Study-Unit Description

Study-Unit Description


TITLE The Sociology of Deviance

LEVEL 03 - Years 2, 3, 4 in Modular Undergraduate Course



DESCRIPTION From Durkheim, to Merton, A.K. Cohen, Howard Becker and several contemporary social theorists, the sociological study of deviance has been pivotal to sociology since the discipline's inception and has helped to widen our understanding of society and social evolution, specifically in relation to how norm violation disrupts the social order and can act as a potent catalyst for social change. This study-unit shall offer participants the opportunity to engage critically with the theories on deviance promulgated by different schools of sociological thought and to examine the plethora of concepts that assist the understanding of the social forces at play in the creation and the reaction to deviance. Social processes related to deviance such as otherness and moral entrepreneurship will also be examined. To this effect emphasis will be made on anomie theory, means-end (or social strain) theory, the cultural deviance perspective and subculture theory, social control and social bond theory, conflict theory and labelling theory. Reference to various case studies related to the subject matter from both the local and international scenario will be will be made to concretize the course content in contemporary social reality and to assist students to apply sociological abstraction to the understanding of their surrounding social milieu.

Study-Unit Aims:

The study-unit aims to build course participants' understanding of the centrality of the concept of social deviance in sociology and to reflect critically on related social processes such as stigmatization, otherness and moral entrepreneurship. This study-unit also aims at fostering the requisite sociological imagination for course participants to challenge stereotypes that often pervade and dominate debate on the subject matter.

Learning Outcomes:

1. Knowledge & Understanding:

By the end of the study-unit the student will be able to:

- effectively appraise and understand the interplay between society and deviance and the concept's centrality to sociology;
- trace the origins of the concept of social deviance in classic sociology and its impact on contemporary schools of sociological thought;
- go beyond commonsense understandings of social deviance and to reflect upon it from a sociological perspective;
- recognise the importance of empirical sociological research to build a better understanding of social deviance.

2. Skills:

By the end of the study-unit the student will be able to:

- sociologically reflect upon and critically engage with the subject matter;
- develop sensitivity to the different and often contrasting schools of sociological thought that have contributed to our understanding of social deviance;
- apply course material to the local and wider international social context;
- deconstruct a priori stereotypical and problematizing representations of social deviance.

Main Text/s and any supplementary readings:

- Becker, H.S. 1991. Outsiders: Studies in the sociology of deviance.

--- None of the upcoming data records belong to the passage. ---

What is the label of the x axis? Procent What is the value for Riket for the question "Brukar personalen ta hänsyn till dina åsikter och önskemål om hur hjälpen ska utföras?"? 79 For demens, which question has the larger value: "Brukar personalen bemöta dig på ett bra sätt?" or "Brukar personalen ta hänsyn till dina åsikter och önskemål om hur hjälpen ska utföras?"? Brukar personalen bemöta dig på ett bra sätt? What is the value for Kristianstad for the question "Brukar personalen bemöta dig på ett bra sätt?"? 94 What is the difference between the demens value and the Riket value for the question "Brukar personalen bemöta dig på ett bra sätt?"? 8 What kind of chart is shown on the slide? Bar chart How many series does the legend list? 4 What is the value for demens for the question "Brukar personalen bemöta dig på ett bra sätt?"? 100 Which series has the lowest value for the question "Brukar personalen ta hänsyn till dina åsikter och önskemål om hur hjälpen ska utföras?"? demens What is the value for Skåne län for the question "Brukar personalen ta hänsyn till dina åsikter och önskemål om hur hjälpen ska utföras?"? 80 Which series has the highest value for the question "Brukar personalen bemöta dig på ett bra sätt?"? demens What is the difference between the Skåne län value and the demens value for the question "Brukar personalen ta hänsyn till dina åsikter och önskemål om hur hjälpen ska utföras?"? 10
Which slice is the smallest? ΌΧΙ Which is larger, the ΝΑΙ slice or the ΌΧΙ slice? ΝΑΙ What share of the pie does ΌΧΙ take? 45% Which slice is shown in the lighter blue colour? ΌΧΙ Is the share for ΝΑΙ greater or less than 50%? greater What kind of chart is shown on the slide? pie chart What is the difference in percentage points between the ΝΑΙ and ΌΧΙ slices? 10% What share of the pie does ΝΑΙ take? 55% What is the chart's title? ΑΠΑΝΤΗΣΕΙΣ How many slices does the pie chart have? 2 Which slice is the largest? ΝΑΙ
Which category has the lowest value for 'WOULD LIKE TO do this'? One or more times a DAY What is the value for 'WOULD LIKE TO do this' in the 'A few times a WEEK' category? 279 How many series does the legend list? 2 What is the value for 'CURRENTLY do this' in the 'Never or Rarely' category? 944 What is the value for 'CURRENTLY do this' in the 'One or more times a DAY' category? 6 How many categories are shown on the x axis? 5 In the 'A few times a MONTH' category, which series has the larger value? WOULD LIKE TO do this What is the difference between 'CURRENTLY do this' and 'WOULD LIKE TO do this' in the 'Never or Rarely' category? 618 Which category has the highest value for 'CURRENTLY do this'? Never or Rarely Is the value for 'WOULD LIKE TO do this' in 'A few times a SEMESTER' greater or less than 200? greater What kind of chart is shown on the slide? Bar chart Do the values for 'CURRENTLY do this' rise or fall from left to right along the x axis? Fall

First Published 1963. New York: The Free Press.
- Bell, A. 2010. The Subculture Concept: A Genealogy. Pp. 153-184 in G.S. Shoham, P.Knepper & M. Kett (eds.) International Handbook of Criminology. New York, CRC Press.
- Downes, D. & P. Rock. 2011. Understanding Deviance. Oxford: Oxford Univ.Press.
- Durkheim, E. 2006. Suicide: A Study in Sociology. First published 1897. London: Routledge.
- Gelder, K. 2005. The Subcultures Reader. London: Routledge. First published 1997; K. Gelder & S. Thornton (eds.)
- Matza, D. 1992. Delinquency and Drift. First published 1964. New Brunswick, USA: Transaction Publishers.
- Muggleton, D., & R. Weinzierl. (eds.). 2003. The Post-subcultures Reader. Oxford: Berg.
- Pfohl, S. 2009. Images of Deviance and Social Control: A Sociological History. Long Grove, IL:Waveland.
- Weis, J.G. 2004. The Sociology of Deviance. Mason, OH: Thomson Custom Publishing.

STUDY-UNIT TYPE Lecture and Independent Study

Assessment Component/s Assessment Due Resit Availability Weighting
Assignment SEM1 Yes 100%

LECTURER/S Albert Bell

The University makes every effort to ensure that the published Courses Plans, Programmes of Study and Study-Unit information are complete and up-to-date at the time of publication. The University reserves the right to make changes in case errors are detected after publication.
The availability of optional units may be subject to timetabling constraints.
Units not attracting a sufficient number of registrations may be withdrawn without notice.
It should be noted that all the information in the description above applies to study-units available during the academic year 2020/1. It may be subject to change in subsequent years.